TESTING FOR DELAYED HYPERSENSITIVITY REACTIONS
Delayed hypersensitivity reactions occur at least 6 hours after a dose, and usually 1-2 weeks after starting a medication.
- May consider delayed intradermal testing (IDT) or patch testing (PT)for:
- Morbilliform drug eruption (6 weeks to 6 months after reaction).
- Drug reaction with eosinophilia and systemic symptoms (6 months after reaction and at least 4 weeks off steroids).
- Acute generalized exanthematous pustulosis.
- Testing helps determine drug causality and cross-reactivity.
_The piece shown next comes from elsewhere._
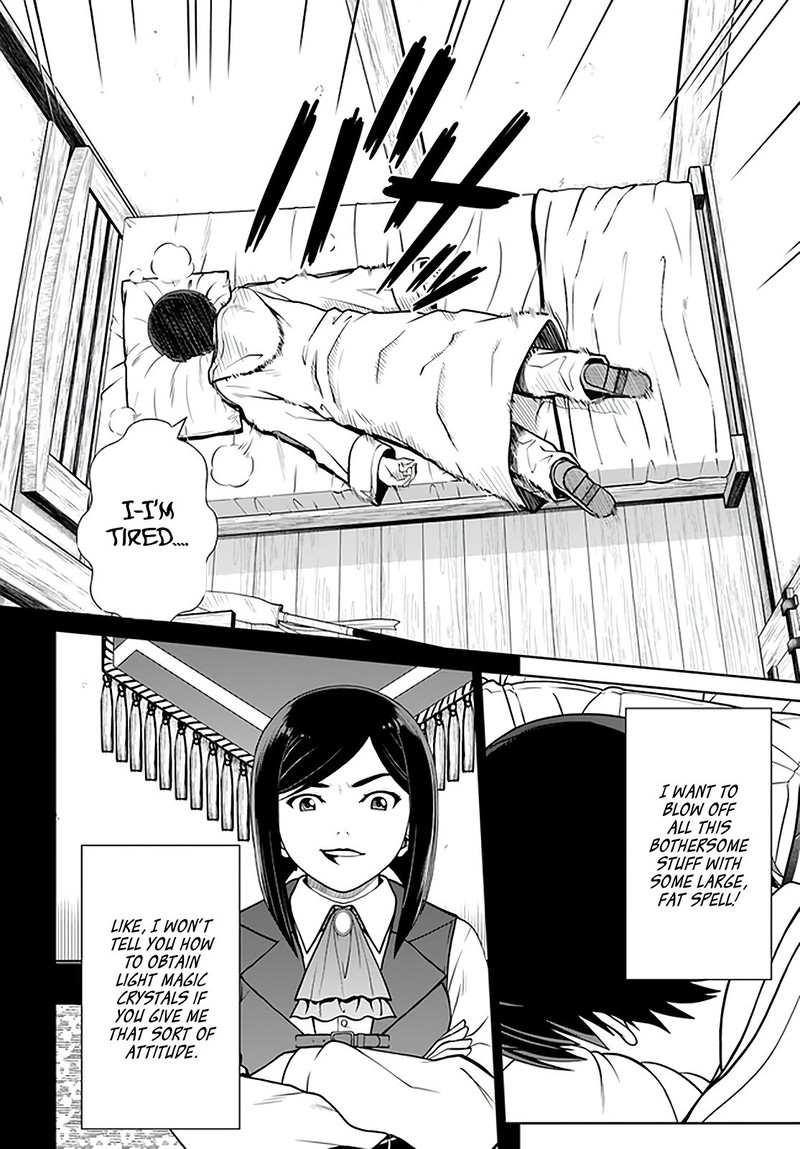 Gokufuri Kyohi Shite Tesaguri Start Tokka Shinai Healer Nakama To Wakarete Tabi Ni Deru 26 2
- Use the highest nonirritating drug concentration.
- Initial PT readings at 48 hours, repeat at 96 hours and 7 days.
- IDT readings at 24-48 hours.
- For milder exanthems or low-risk distant reactions, consider:
- Treating through initial rash.
- Graded drug reintroduction after discontinuation.
- 1- or 2-step drug challenge.
- Avoid drug challenges for severe reactions such as Stevens-Johnson syndrome, toxic epidermal necrolysis, or drug-induced organ failure.
REACTIONS TO CHEMOTHERAPEUTICS AND BIOLOGICS
- For immediate hypersensitivity reaction to chemotherapeutic:
- Stratify risk by initial reaction severity and skin testing (if available) to guide management.
- Consider desensitization if the drug is the preferred therapy.
- For nonimmediate or inconsistent reaction to chemotherapeutic:
- Readminister with slower infusion, dose escalation, or premedications.
- For biologics(e.g., monoclonal antibodies):
- Skin testing is limited due to high cost and uncertain predictive value.
- For nonimmediate or inconsistent reactions:
- Readminister with slower infusion, dose escalation, or premedications.
- For immediate hypersensitivity reaction/anaphylaxis:
- Consider desensitization if the drug is the preferred therapy.